Problem to solve:
Each line from the top of the listing through the one holding "Source: Snowflake" should be restated word for word, with nothing added and no pictures.

Supplied material:
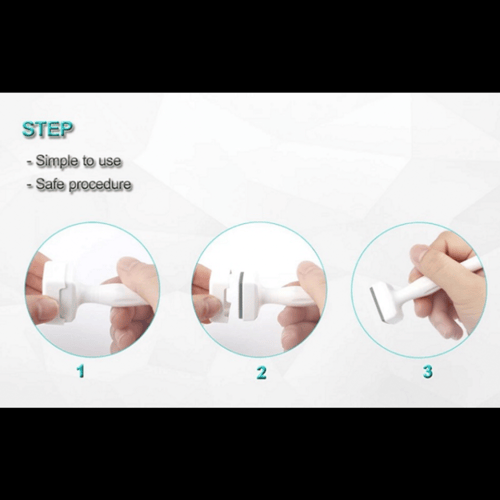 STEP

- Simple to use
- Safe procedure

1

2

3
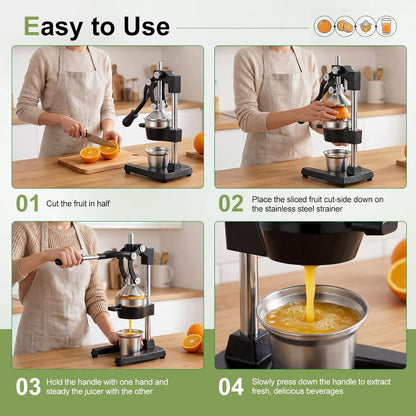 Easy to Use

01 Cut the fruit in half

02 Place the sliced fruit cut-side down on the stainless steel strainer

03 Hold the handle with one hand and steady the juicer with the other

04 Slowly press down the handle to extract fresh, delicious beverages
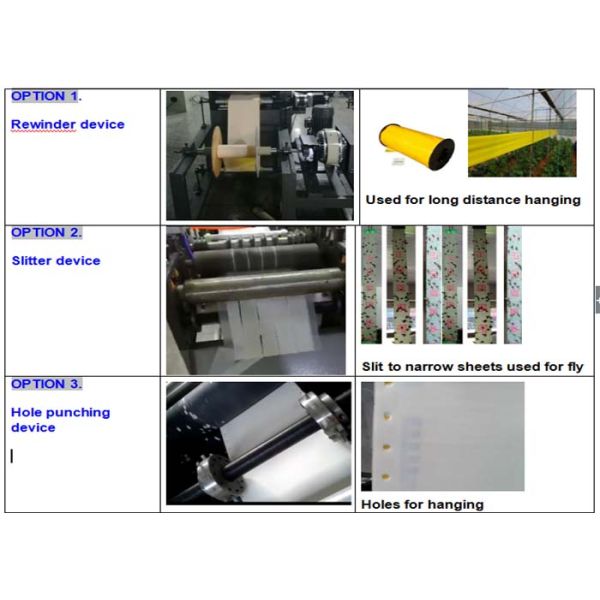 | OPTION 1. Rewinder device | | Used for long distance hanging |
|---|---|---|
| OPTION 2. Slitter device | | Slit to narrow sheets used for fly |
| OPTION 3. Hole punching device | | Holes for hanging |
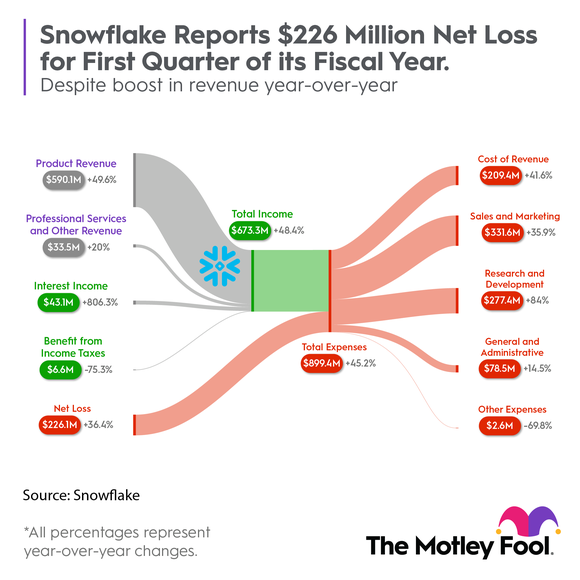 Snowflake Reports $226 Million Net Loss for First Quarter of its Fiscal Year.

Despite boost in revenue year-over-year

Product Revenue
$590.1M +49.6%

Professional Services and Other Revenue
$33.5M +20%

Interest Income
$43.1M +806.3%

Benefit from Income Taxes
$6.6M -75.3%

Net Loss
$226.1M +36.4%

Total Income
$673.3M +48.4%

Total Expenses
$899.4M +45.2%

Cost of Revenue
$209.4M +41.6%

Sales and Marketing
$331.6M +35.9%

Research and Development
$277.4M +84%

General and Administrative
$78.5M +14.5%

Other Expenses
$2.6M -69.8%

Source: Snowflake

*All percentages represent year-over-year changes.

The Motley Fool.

Completed exercise:
 STEP

- Simple to use
- Safe procedure

1

2

3
 Easy to Use

01 Cut the fruit in half

02 Place the sliced fruit cut-side down on the stainless steel strainer

03 Hold the handle with one hand and steady the juicer with the other

04 Slowly press down the handle to extract fresh, delicious beverages
 | OPTION 1. Rewinder device | | Used for long distance hanging |
|---|---|---|
| OPTION 2. Slitter device | | Slit to narrow sheets used for fly |
| OPTION 3. Hole punching device | | Holes for hanging |
 Snowflake Reports $226 Million Net Loss for First Quarter of its Fiscal Year.

Despite boost in revenue year-over-year

Product Revenue
$590.1M +49.6%

Professional Services and Other Revenue
$33.5M +20%

Interest Income
$43.1M +806.3%

Benefit from Income Taxes
$6.6M -75.3%

Net Loss
$226.1M +36.4%

Total Income
$673.3M +48.4%

Total Expenses
$899.4M +45.2%

Cost of Revenue
$209.4M +41.6%

Sales and Marketing
$331.6M +35.9%

Research and Development
$277.4M +84%

General and Administrative
$78.5M +14.5%

Other Expenses
$2.6M -69.8%

Source: Snowflake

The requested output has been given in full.